Harding, J. (2012, September 14). Infosec Island. Retrieved from infosecisland.com:

http://www.infosecisland.com/blogview/22302-What-Will-the-Impact-of-a-Massive-Attack-in

Cyberspace-Be.html

Security Week

    I went to this site looking for something to discuss in this week's blog and found a couple of things.  There was one piece discussing the possible theft of Mitt Romney's tax returns and a demand of ransom for the same.  The other piece I found interesting was about Government security breaches.  This week I will discuss the Romney piece.
     The first piece, Romney Faces Extortion Over Tax Returns - Secret Service Investigating, discussed the possible theft of Mitt Romney's pre-2010 1040 forms, which are the very same that he is refusing to release to the public.  These records were supposedly stolen from a PriceWaterhouseCooper (PwC) office in Franklin, Tennessee.
     The demand letter noted that the thieves gained access to PwCs network file servers and were able to copy the tax documents of Willard M. Romney and Ann D. Romney.  The note further went on to explain that once PwC is able to figure out where the security breach occured, some people would more than likely be losing their jobs. 
     The thieves are demanding one million dollars in ransom, to be paid by Romney's people, or anyone that would like the information. 
     If this incident has truly occurred, this would be the second time that a Republican Presidential Candidate has been victimized by electronic means and weak security.  Sarah Palin's Yahoo! account was breached and the contents published online during her run for Vice President.  The thieves in this matter have reported that if Romney's camp does not pay the demanded ransom, they will release the documents to the public, or to anyone that pays the ransom.  So far the documents have not made a public appearance.
     PwC has reported that they are working with the Secret Service, but they report finding no evidence that their systems have been compromised or that there has been any unauthorized access to the reported files.
     There have been suspect packages delivered to the Democratic Party in Williamson County in Franklin, Tennessee, and to the Executive Director of the Williamson County Republican Party; both these packages were turned over, unopened to the Secret Service.
     At this point, they are leaning towards the fact that this is a hoax, however, the Secret Service has confirmed they are looking into matters, without providing any additional comments.
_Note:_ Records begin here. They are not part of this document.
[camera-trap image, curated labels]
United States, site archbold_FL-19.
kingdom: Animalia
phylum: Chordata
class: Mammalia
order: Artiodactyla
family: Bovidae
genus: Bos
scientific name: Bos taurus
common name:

     Well, where to start.  I guess with saying that I will be voting for President Obama come election time.  I do not trust Mitt Romney, his Vice Presidential running mate, or most of the controlling members of the Republican party.  I think they are looking out for America's best off, and could care less about the middle class and the poor.

     I don't like that Mr. Romney has not produced his tax returns.  It leaves a lot of questions and people that hide their income and how that income was made are not trustworthy.  I also think it is pretty funny that if any Government entity demanded to see a regular citizen's tax returns, they would either have to be produced or there would be unfavorable consequences for not complying.

     I am a bit surprised that the PwC does not have better security, especially over high profile records.  It does make sense that this theft has occurred.  Look how many companies loose information every day.

Hello!

Hi.  My name is Dawn Angel Dooley, please call me Angel.  I have always wanted to blog but really wasn't sure I had anything that important to say.  However, I am currently pursuing my Master's Degree in Cybersecurity with Bellevue University in Bellevue, Nebraska, and as part of our coursework, we are required to blog.

So, this will be my Cybersecurity blog.  Hopefully I will post information and ideas that are appealing to people and hopefully I will get some good feedback and new ideas myself.

I am looking forward to this experience and all the new possibilities it presents.